- Born: Kang Jingwei 6 February 1970 (age 56) Chongqing, China
- Education: South China University of Technology
- Occupation: Internet entrepreneur;
- Known for: Founding and leading Cogobuy
- Title: Chairman and CEO of Cogobuy
- Board member of: Cogobuy;
- Spouse: Nan Ji
- Children: 2

Chinese name
- Simplified Chinese: 康敬伟
- Traditional Chinese: 康敬偉

Standard Mandarin
- Hanyu Pinyin: Kāng Jìngwěi

= Jeffrey Kang =

Chinese billionaire entrepreneur

Jeffrey Kang, or Kang Jingwei (康敬伟, born February 6, 1970), is a Chinese billionaire entrepreneur. He is the founder and CEO of the Shenzhen-based Cogobuy Group, the largest corporate procurement e-commerce platform for IC components in China with worldwide sales and distribution.

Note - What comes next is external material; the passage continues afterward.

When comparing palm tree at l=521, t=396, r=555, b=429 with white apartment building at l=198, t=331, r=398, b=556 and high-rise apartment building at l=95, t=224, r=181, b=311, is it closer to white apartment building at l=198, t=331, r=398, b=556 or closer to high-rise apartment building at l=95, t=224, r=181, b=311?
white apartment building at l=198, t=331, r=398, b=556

==Early and personal life==
Kang was born in Chongqing on 6 February 1970. He has two children with his wife Nan Ji and resides with his family in Overseas Chinese Town (OCT), Shenzhen, Guangdong.

In July 1991 Kang received a Bachelor of Science degree in Electrical Engineering from South China University of Technology in Guangzhou, Guangdong.

In 2006, Kang was ranked among the richest people in China by Forbes, with a net worth of CN¥17 billion. In 2015, he joined the ranks of The World's Billionaires defined in USD terms by Forbes at age 45. Kang's total calculated executive compensation listed in his firm's annual accounts for 2014 was CN¥2,933,000 (c. US$500,000).

==Business career==
Kang started his career in China's telecommunications sector as a sales engineer in charge of the components business for Matsushita Electric Industrial now known as Panasonic from 1992 to 1995. In 1995 he invested US$50,000 to start his own company called the Comtech Group, to act as a distribution channel for the sale of electronic components in China. In 2002, the Comtech Group went public and was listed on the New York Stock Exchange (NASDAQ) as Viewtran (ticker: VIEW). In 2011, he established the first online platform for selling IC components in China, Cogobuy, which went public on the Hong Kong Stock Exchange in July 2014 with an annual turnover of CN¥84 billion in 2014.